Änderungen im Impfkalender für Kinder in den USA: Chileanischer Experte warnt vor globalen Konsequenzen

El Ciudadano

Originalbeitrag: Cambios en el calendario de vacunación infantil en EEUU: Experto de la U. de Chile advierte por consecuencias globales


Impfstoffe sind eines der größten Errungenschaften der modernen Medizin: Sie retten Jahr für Jahr zahlreiche Leben und haben die globale Gesundheit durch die Kontrolle einst tödlicher Krankheiten transformiert. Zudem trainieren sie das Immunsystem auf sichere Weise.

Aus diesem Grund hat die Entscheidung der Trump-Regierung in den USA, den Impfkalender für Kinder zu ändern, Besorgnis über mögliche Konsequenzen im In- und Ausland ausgelöst.

Die neue Politik von Trump reduziert die Anzahl der Krankheiten, die in den Impfempfehlungen für alle Kinder enthalten sind, von 18 auf 11 und gibt den Familien mehr Entscheidungsfreiheit.

Diese Maßnahme sieht auch vor, den Kombinationsimpfstoff gegen Masern, Mumps und Röteln — bekannt als MMR — in drei separate Impfungen aufzuteilen, sobald monovalente Impfstoffe in den USA verfügbar sind.

Obwohl diese Krankheiten weiterhin in den allgemeinen Empfehlungen aufgeführt sind, warnen Fachleute, dass eine Fragmentierung des Impfplans dessen Einhaltung erschweren könnte.

In diesem Zusammenhang erklärt Dr. Jorge Ramírez Flores, Akademiker des Global Health-Programms an der Medizinischen Fakultät der U. de Chile, dass die Folgen dieser Entscheidungen die Grenzen der USA überschreiten könnten.

„Der globale Gesundheitsansatz versucht zu verstehen, welche Ursachen hinter Problemen stehen, die die Grenzen der Länder überschreiten“, betonte der Akademiker und identifizierte drei Dimensionen, die aufzeigen, wie eine in den USA getroffene Politik Chile beeinflussen könnte.

Die erste Dimension betrifft die internationale Mobilität und die Geschwindigkeit, mit der übertragbare Krankheiten zwischen Ländern verbreitet werden können. „Die Menschen bewegen sich viel, viel schneller als früher“, sagt Ramírez.
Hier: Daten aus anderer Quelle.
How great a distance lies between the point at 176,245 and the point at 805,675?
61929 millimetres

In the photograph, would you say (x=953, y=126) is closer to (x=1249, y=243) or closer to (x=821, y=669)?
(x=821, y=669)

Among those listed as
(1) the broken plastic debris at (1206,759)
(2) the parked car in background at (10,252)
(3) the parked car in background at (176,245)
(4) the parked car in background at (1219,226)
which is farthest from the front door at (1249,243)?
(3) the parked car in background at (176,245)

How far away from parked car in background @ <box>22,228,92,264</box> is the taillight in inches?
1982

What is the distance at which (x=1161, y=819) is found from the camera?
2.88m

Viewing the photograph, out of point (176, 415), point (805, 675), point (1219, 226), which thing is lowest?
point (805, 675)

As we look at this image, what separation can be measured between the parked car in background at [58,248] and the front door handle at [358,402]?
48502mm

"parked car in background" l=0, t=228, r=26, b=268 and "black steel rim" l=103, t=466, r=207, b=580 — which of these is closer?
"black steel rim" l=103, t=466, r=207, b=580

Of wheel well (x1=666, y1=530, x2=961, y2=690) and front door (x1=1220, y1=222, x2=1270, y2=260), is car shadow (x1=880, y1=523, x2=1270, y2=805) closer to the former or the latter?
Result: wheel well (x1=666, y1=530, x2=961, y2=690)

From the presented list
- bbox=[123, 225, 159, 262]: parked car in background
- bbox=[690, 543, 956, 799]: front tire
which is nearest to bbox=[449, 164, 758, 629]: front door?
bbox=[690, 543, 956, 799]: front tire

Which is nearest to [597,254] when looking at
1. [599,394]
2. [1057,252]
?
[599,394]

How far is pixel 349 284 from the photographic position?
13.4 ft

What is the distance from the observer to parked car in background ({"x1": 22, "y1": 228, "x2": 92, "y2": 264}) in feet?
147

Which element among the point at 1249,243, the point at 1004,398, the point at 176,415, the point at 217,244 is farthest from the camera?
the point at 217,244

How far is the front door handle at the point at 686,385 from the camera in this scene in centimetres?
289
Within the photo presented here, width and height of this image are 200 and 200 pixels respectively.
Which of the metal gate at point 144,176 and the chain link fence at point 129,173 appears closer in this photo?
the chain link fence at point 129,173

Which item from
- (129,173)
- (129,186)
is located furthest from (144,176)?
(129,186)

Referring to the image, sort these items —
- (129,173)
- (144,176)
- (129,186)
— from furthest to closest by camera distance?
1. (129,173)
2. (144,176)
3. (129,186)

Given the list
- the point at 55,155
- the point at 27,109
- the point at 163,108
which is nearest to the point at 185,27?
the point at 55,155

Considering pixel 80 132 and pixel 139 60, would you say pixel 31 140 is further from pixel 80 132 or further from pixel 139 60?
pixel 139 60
Für den Spezialisten könnten diese Änderungen in den Strategien zur Bekämpfung von Infektionskrankheiten deren epidemiologisches Verhalten verändern. „Zum Beispiel könnte eine Verringerung der Impfraten zu einem Anstieg von Krankheiten führen, die vorher kontrolliert waren, oder zur Wiederkehr anderer, die unter bestimmten technischen Kriterien als überwunden galten“, warnte er.

Die zweite Dimension betrifft die Spannung zwischen individueller Freiheit und öffentlichem Wohl. Die amerikanische Politik zielt darauf ab, den Eltern mehr Entscheidungsmöglichkeiten hinsichtlich der Impfungen ihrer Kinder zu geben, was kompliziert ist, wenn es um Minderjährige geht, die noch nicht selbst entscheiden können.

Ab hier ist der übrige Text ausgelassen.